Recommended starting points curated by Conduktor. Always benchmark with your workload. Some broker configs are not available on managed services (AWS MSK, Confluent Cloud) — check your provider's documentation.

producer

Config Change Why
Delivery Guarantees
transactional.idcaution
Kafka 0.11.0+
null → "-" Setting a stable transactional.id enables the transactional API (beginTransaction/commitTransaction/abortTransaction), which provides atomic writes across multiple partitions and topics; consumers with isolation.level=read_committed see only committed records. The ID must be unique per producer instance and stable across restarts to allow epoch fencing of zombie producers.
• Transaction coordinator overhead adds ~5-10ms per commit. A crashed producer holding an open transaction blocks consumer progress on affected partitions until the transaction.timeout.ms expires. Each unique transactional.id consumes a slot in the __transaction_state topic.

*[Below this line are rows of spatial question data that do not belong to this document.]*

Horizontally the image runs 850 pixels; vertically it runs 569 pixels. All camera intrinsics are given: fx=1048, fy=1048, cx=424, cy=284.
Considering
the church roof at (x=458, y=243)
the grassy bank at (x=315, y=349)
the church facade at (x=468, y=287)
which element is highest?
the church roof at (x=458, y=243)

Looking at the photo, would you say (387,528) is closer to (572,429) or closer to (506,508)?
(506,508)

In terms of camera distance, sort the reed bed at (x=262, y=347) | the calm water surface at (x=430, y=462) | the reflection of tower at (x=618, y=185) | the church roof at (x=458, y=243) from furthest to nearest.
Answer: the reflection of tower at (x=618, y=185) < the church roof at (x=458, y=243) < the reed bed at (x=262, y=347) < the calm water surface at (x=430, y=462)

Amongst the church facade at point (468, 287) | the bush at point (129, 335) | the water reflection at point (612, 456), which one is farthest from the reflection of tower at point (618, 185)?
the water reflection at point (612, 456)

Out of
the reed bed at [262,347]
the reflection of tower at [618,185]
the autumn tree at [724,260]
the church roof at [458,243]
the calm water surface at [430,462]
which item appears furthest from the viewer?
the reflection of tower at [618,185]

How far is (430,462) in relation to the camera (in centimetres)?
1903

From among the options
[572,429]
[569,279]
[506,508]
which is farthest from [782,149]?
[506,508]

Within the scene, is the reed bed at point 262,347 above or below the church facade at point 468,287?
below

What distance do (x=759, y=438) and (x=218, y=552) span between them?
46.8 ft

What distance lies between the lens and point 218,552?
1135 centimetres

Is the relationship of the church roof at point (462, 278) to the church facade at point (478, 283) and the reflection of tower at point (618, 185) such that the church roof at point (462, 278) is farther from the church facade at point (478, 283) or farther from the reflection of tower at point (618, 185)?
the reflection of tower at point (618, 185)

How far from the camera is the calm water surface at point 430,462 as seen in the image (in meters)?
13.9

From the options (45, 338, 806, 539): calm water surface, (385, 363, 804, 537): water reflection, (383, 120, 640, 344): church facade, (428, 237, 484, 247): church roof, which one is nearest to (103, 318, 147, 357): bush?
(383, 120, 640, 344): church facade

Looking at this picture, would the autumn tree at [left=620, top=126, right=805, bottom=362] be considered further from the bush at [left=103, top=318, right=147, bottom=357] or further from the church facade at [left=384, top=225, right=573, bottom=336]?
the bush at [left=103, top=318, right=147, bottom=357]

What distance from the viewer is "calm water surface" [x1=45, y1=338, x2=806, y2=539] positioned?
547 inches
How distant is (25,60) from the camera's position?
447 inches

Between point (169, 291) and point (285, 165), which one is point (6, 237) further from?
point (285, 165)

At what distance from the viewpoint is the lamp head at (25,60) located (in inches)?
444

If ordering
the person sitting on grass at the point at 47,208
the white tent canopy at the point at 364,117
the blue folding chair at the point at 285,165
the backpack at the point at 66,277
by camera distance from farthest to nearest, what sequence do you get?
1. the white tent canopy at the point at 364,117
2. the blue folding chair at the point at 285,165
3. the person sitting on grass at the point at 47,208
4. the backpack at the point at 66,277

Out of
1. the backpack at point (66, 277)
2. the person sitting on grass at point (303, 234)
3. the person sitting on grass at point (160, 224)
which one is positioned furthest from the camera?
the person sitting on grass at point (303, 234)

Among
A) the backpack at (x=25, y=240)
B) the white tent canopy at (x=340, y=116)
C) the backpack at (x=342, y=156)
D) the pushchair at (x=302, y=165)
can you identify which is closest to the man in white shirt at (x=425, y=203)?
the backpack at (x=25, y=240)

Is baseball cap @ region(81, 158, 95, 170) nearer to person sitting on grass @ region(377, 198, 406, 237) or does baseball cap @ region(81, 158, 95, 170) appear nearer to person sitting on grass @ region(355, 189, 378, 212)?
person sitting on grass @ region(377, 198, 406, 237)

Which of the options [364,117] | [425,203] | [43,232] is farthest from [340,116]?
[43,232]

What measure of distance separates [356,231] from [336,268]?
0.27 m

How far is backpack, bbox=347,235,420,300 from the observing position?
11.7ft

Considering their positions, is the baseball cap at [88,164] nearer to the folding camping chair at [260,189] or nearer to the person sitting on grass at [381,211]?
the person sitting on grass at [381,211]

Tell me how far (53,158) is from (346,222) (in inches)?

delivery.timeout.mscaution
Kafka 2.1+
2min → 5min Extending the delivery window to 5 minutes accommodates extended broker unavailability (rolling restarts, leader elections, controller failover) without failing records; in a well-operated cluster this is never reached under normal conditions.
• Failed records hold buffer.memory for up to 5 minutes before surfacing as exceptions, which delays backpressure to the application. Must always be >= linger.ms + request.timeout.ms.
retry.backoff.ms
Kafka 0.8.0+
100ms → 200ms Doubling the initial retry backoff to 200ms reduces the rate of retry storms during leader elections on high-partition-count topics, giving the controller time to elect a new leader before the producer hammers the cluster with retries.
• Each retry attempt waits 200ms longer before re-attempting; with exponential backoff capped by retry.backoff.max.ms=5000 this has minimal effect on total recovery time but measurably reduces broker CPU during failover.
retry.backoff.max.ms
Kafka 3.7+
1s → 5s Capping exponential backoff at 5s instead of 1s prevents retry storms during extended broker outages while allowing fast recovery (first retry at 200ms, then exponential growth) once the broker returns. Within a 300s delivery window this yields ~40 retry attempts.
• Records experiencing a failure that resolves in 3-4s will wait longer between retries than necessary; the 5s cap is a conservative choice optimized for extended outages over fast recovery.
Batching & Compression
buffer.memorycaution
Kafka 0.8.1+
32MB → 64MB Doubling the accumulator buffer to 64MB provides headroom for records queued during a retry window (broker unavailability lasting 10-30s at typical rates); without this, buffer.memory exhausts and max.block.ms triggers, causing send() to throw before the retry window expires.
• Consumes 64MB of heap per producer instance; in containerized environments with strict memory limits this may require adjusting JVM heap or pod resource limits.